The drive that followed, around the top of the harbour, through Riverhead and down the motorway, was a kind of Orphean descent. The Wadesville of his imagination was changeless: old wooden house, orchard, garden, kitchen with roaring stove and singing kettle; mother, Goddess of the Hearth—Andrew, wise child, acolyte. He came down that day into a town of hoardings, shops, traffic lights, where Sunday motor-bike gangs clustered outside milkbars and girls in jeans and leather mini-skirts stood on the corners with jaws moving on cuds of gum. This was no longer Wadesville. This was the town of Paul Prior. He drove through it and turned into Farm Road. At the top of the hill he stopped and looked across the valley. In place of the house and orchard stood giant fibrolite storage sheds. Beside them the dead creek ran. He walked from the car to the edge of the hill and looked down at my house; and me on the sunny porch, reading a book. He watched me turn one page; two; dig in my ear for wax and wipe my finger on the leg of my trousers.

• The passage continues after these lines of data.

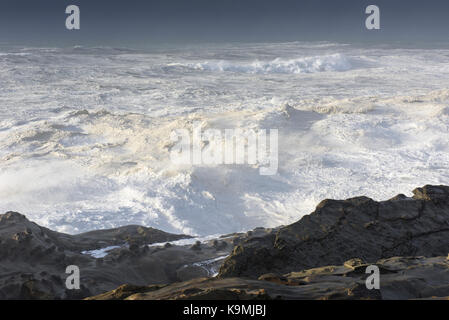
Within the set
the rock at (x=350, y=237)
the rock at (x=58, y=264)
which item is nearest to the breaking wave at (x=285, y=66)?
the rock at (x=350, y=237)

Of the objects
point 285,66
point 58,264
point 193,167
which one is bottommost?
point 58,264

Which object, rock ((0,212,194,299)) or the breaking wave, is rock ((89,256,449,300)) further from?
the breaking wave

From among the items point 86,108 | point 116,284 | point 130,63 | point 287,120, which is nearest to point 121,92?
point 86,108

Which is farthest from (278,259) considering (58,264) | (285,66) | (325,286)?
(285,66)

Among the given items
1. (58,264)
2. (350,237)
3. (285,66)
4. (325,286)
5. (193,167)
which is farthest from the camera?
(285,66)

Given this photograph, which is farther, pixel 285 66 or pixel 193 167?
pixel 285 66

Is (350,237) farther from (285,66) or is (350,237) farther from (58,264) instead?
(285,66)

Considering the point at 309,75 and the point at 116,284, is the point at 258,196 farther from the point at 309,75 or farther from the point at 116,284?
the point at 309,75

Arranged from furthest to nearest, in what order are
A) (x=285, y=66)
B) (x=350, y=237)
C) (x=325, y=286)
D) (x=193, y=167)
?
(x=285, y=66)
(x=193, y=167)
(x=350, y=237)
(x=325, y=286)
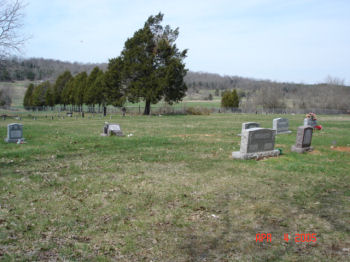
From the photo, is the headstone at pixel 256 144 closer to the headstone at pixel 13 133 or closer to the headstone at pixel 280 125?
the headstone at pixel 280 125

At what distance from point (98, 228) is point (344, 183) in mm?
6390

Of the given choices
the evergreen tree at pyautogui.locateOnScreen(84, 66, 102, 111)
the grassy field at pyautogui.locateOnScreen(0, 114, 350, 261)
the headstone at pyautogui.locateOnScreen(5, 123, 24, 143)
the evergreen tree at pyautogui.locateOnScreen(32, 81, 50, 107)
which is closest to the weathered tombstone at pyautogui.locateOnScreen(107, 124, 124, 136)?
the headstone at pyautogui.locateOnScreen(5, 123, 24, 143)

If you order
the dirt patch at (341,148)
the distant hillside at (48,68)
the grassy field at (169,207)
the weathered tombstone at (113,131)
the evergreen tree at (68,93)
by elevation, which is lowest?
the grassy field at (169,207)

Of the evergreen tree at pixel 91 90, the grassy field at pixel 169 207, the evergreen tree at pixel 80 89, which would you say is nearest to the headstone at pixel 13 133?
the grassy field at pixel 169 207

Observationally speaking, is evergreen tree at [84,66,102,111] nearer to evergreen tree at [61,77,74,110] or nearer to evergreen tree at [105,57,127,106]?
evergreen tree at [105,57,127,106]

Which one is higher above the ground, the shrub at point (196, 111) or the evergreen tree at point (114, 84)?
the evergreen tree at point (114, 84)

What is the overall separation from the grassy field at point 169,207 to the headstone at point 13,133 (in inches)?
146

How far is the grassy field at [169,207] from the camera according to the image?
14.0 ft

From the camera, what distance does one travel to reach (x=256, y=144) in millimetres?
10539

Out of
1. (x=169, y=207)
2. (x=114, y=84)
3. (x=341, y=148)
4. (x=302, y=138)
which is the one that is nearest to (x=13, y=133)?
(x=169, y=207)

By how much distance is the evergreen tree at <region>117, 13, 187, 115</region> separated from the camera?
135ft

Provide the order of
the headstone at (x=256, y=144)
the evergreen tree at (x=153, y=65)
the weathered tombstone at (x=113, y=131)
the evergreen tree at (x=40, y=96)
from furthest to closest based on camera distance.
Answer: the evergreen tree at (x=40, y=96)
the evergreen tree at (x=153, y=65)
the weathered tombstone at (x=113, y=131)
the headstone at (x=256, y=144)

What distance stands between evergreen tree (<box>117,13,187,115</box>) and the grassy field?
1220 inches

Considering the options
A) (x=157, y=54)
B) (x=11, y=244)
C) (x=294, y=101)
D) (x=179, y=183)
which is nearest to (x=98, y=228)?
(x=11, y=244)
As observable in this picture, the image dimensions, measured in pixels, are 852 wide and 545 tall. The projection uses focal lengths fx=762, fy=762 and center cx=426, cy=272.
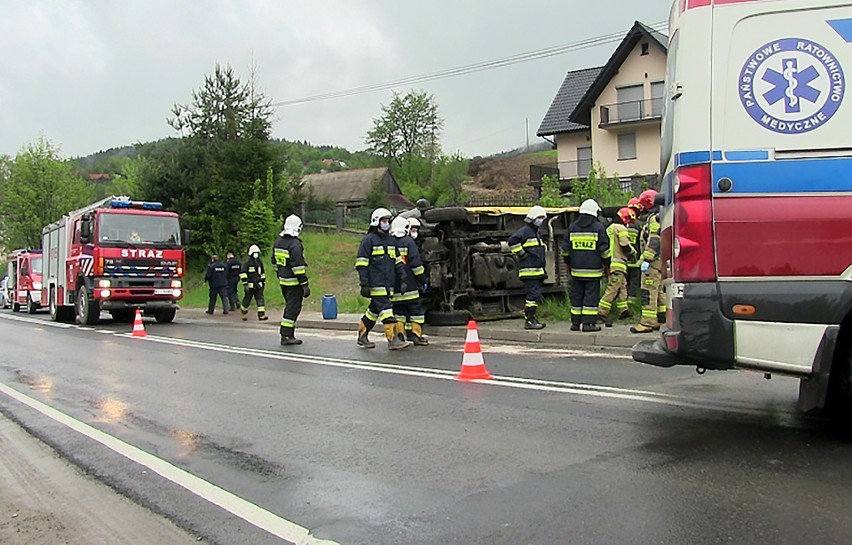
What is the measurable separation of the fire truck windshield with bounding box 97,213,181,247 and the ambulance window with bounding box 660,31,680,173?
15.8 meters

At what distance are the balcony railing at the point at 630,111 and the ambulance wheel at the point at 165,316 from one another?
28.8m

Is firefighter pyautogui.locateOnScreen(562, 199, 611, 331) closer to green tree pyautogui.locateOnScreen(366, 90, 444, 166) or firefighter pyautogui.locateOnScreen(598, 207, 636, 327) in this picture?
firefighter pyautogui.locateOnScreen(598, 207, 636, 327)

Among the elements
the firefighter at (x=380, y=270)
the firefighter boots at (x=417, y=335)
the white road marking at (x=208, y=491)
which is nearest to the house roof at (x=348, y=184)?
the firefighter boots at (x=417, y=335)

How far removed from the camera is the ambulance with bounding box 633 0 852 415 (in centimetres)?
444

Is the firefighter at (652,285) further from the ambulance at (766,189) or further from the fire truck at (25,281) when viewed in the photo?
the fire truck at (25,281)

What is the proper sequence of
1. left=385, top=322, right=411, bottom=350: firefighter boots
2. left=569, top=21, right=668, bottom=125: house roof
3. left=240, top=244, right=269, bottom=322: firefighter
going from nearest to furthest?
left=385, top=322, right=411, bottom=350: firefighter boots < left=240, top=244, right=269, bottom=322: firefighter < left=569, top=21, right=668, bottom=125: house roof

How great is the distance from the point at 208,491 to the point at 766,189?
377cm

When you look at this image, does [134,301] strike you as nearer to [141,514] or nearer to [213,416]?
[213,416]

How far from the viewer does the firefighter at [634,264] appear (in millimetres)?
11777

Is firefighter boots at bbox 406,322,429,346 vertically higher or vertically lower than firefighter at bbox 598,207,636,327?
lower

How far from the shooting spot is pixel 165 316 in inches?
803

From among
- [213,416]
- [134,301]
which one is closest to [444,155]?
[134,301]

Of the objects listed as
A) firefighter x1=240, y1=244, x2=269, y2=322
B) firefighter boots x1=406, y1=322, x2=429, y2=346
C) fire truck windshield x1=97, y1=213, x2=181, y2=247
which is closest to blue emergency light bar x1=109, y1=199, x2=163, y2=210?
fire truck windshield x1=97, y1=213, x2=181, y2=247

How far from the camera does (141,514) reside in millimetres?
4227
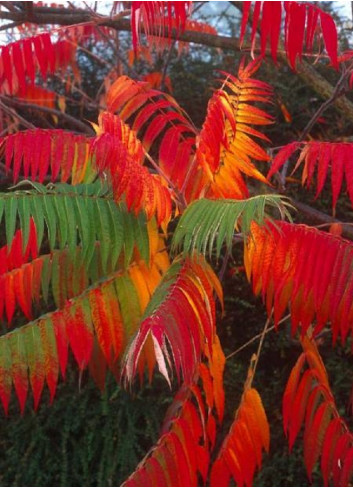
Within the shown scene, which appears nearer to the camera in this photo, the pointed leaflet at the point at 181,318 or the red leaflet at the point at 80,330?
the pointed leaflet at the point at 181,318

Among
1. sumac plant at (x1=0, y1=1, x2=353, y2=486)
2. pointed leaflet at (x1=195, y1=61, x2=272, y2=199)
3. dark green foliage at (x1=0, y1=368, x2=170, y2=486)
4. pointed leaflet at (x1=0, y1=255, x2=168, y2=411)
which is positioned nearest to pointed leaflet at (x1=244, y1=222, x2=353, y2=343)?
sumac plant at (x1=0, y1=1, x2=353, y2=486)

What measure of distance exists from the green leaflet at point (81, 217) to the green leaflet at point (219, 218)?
0.13 meters

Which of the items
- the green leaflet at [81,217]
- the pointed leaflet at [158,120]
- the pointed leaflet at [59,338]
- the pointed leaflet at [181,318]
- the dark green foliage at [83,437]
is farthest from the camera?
the dark green foliage at [83,437]

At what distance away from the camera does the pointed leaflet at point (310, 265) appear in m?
1.18

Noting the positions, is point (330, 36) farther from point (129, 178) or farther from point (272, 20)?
point (129, 178)

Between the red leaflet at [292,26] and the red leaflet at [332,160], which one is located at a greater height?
the red leaflet at [292,26]

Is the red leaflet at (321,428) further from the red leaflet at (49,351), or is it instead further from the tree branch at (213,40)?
the tree branch at (213,40)

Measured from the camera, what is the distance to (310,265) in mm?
1186

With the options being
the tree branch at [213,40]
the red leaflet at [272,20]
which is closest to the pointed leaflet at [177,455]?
the red leaflet at [272,20]

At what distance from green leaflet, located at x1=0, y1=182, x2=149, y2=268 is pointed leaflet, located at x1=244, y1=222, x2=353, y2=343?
0.20 metres

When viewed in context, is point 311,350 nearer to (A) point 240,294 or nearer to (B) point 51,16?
(A) point 240,294

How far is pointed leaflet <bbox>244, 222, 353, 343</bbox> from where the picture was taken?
1176 mm

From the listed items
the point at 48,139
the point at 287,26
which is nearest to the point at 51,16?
the point at 48,139

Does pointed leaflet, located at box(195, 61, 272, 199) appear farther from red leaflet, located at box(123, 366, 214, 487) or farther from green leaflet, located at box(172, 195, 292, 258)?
red leaflet, located at box(123, 366, 214, 487)
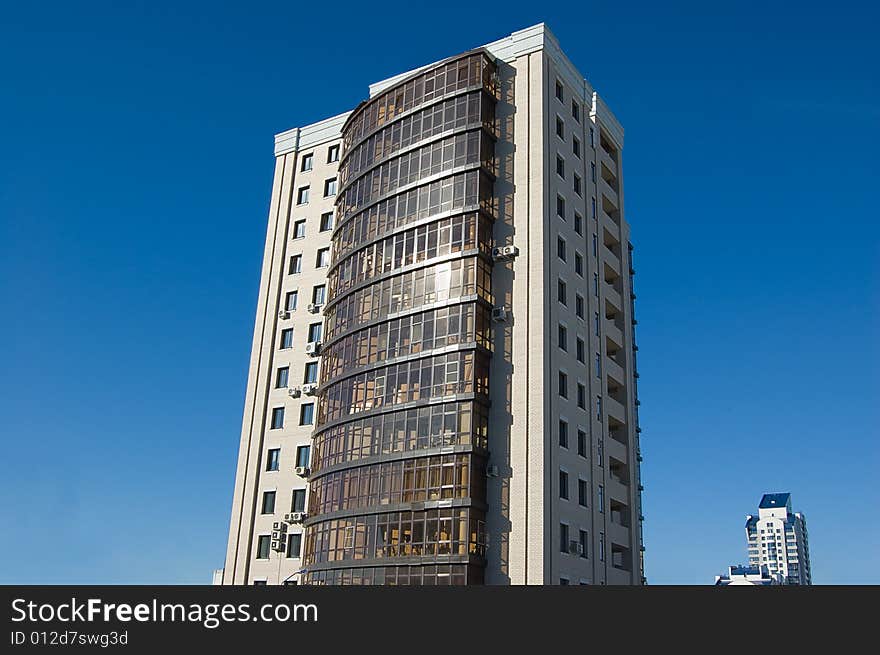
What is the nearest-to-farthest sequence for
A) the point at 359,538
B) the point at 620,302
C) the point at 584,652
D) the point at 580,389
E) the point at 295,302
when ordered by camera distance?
the point at 584,652 → the point at 359,538 → the point at 580,389 → the point at 620,302 → the point at 295,302

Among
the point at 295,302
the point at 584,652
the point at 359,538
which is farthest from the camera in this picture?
the point at 295,302

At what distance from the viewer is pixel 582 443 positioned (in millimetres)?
46438

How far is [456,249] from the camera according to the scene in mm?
46219

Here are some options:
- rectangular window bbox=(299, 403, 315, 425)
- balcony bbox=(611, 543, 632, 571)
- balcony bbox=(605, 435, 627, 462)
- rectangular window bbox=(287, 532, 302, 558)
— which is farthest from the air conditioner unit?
rectangular window bbox=(287, 532, 302, 558)

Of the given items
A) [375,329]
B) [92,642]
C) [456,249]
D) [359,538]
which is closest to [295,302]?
[375,329]

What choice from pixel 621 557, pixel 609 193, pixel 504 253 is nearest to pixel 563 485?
pixel 621 557

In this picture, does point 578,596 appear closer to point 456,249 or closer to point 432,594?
point 432,594

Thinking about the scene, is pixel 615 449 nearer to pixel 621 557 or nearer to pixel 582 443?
pixel 582 443

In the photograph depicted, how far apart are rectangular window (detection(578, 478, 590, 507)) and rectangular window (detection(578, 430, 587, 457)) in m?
1.49

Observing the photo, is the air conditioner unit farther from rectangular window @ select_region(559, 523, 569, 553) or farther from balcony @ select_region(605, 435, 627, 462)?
rectangular window @ select_region(559, 523, 569, 553)

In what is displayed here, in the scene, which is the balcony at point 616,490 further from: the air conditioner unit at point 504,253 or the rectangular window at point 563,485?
the air conditioner unit at point 504,253

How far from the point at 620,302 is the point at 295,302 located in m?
21.9

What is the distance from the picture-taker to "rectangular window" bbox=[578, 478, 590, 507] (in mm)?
45281

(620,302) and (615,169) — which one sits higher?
(615,169)
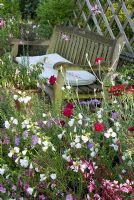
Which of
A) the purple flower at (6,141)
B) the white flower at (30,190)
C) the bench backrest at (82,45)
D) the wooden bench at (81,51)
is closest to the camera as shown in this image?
the white flower at (30,190)

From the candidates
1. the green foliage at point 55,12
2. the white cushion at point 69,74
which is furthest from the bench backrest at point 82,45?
the green foliage at point 55,12

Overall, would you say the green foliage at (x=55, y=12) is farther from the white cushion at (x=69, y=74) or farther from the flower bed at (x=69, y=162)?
the flower bed at (x=69, y=162)

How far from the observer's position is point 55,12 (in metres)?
7.32

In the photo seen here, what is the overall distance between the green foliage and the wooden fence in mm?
120

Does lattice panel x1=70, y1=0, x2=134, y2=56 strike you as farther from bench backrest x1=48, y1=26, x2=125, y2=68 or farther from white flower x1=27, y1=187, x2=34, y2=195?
white flower x1=27, y1=187, x2=34, y2=195

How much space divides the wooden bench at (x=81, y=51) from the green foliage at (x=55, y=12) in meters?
1.40

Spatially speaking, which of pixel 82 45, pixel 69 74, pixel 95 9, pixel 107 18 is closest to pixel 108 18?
pixel 107 18

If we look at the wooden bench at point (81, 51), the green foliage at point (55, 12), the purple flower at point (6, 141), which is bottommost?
the green foliage at point (55, 12)

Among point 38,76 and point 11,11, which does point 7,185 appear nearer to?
point 38,76

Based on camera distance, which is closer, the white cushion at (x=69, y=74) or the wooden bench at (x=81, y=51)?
the wooden bench at (x=81, y=51)

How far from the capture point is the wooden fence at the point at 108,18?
5951 mm

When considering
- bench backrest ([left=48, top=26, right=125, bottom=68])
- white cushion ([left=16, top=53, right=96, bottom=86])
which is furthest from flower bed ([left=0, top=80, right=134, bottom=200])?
bench backrest ([left=48, top=26, right=125, bottom=68])

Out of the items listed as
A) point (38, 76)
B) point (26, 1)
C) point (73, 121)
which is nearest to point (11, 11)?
point (26, 1)

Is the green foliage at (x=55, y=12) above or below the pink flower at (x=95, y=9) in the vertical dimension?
below
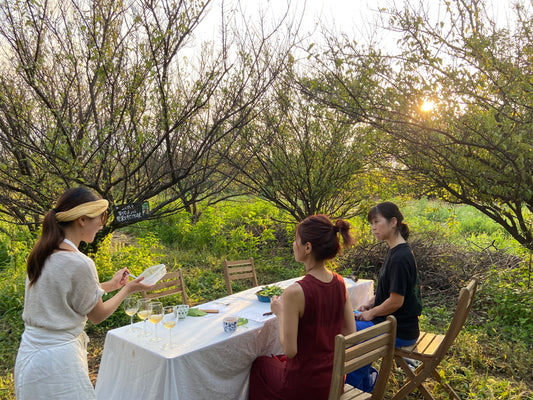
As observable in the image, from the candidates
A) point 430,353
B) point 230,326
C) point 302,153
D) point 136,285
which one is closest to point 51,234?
point 136,285

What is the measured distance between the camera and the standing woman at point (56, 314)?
2086mm

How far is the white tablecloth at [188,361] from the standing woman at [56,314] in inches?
17.4

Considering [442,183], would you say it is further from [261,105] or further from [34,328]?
[34,328]

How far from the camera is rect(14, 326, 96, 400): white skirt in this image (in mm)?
2074

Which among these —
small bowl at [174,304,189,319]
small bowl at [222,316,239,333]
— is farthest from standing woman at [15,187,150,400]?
small bowl at [174,304,189,319]

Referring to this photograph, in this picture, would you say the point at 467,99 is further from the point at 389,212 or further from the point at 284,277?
the point at 284,277

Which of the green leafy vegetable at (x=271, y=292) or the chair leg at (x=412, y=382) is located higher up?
the green leafy vegetable at (x=271, y=292)

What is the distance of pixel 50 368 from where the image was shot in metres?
2.09

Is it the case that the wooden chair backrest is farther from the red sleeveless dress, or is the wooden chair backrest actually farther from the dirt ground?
the dirt ground

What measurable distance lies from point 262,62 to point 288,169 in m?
2.28

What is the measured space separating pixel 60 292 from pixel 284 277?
19.4 ft

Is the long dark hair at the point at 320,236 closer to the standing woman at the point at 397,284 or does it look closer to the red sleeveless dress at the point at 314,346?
the red sleeveless dress at the point at 314,346

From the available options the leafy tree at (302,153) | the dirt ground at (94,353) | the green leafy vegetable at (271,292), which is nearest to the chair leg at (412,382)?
the green leafy vegetable at (271,292)

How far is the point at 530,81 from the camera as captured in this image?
143 inches
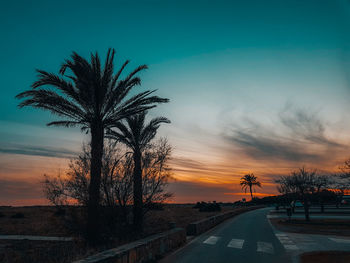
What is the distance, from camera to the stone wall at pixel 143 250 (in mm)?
6668

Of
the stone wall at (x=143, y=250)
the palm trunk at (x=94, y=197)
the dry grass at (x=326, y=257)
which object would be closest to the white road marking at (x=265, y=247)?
the dry grass at (x=326, y=257)

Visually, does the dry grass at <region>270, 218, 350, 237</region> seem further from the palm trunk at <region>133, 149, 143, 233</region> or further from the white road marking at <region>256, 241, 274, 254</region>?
the palm trunk at <region>133, 149, 143, 233</region>

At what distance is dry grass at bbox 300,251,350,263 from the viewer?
29.8 feet

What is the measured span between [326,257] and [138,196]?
10.9 metres

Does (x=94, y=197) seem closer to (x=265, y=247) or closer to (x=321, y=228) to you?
(x=265, y=247)

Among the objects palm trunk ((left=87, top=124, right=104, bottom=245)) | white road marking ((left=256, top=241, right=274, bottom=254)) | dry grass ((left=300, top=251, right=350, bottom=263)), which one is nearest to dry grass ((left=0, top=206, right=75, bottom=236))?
palm trunk ((left=87, top=124, right=104, bottom=245))

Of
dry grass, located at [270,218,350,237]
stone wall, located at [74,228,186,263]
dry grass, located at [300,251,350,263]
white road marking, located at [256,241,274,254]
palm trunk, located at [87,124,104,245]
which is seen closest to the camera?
stone wall, located at [74,228,186,263]

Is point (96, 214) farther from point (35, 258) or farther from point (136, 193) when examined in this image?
point (136, 193)

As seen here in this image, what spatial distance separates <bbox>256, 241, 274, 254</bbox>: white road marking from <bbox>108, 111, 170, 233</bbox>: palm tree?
775cm

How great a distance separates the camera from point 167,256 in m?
10.3

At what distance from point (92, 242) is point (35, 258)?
2.43 m

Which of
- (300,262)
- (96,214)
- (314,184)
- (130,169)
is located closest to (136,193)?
(130,169)

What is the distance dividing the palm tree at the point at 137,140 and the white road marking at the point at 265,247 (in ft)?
25.4

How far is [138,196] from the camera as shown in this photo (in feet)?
57.7
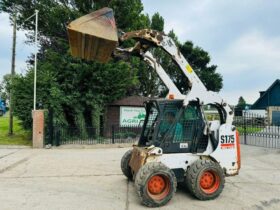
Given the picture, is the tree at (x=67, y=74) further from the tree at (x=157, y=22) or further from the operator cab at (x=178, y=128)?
the tree at (x=157, y=22)

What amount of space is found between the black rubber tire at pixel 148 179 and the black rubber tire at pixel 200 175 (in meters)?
0.39

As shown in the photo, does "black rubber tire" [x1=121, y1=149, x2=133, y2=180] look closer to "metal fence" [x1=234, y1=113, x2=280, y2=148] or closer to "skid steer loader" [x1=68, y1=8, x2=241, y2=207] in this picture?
"skid steer loader" [x1=68, y1=8, x2=241, y2=207]

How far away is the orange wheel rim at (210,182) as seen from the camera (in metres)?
6.66

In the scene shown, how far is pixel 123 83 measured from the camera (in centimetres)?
1883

A girl went by, carrying books. He saw her instantly as mine. A law began to operate. The three of us, and Mother, were in a valley outside common nature, where other beings were insubstantial as ghosts. Only we were real. He watched the girl walk down the hill. Everything brought a shock of recognition. Books, plaited hair, bare legs, religious collar. The girl went out of sight. He glimpsed her a little while later moving in the scrub, where she seemed to be picking something. On the veranda I moved my book out of the sun. The girl came on to the road again and set off along its edge, carrying a bunch of grass. He watched our meeting on the path and saw her spin like a dancer to show off her dress. We went inside.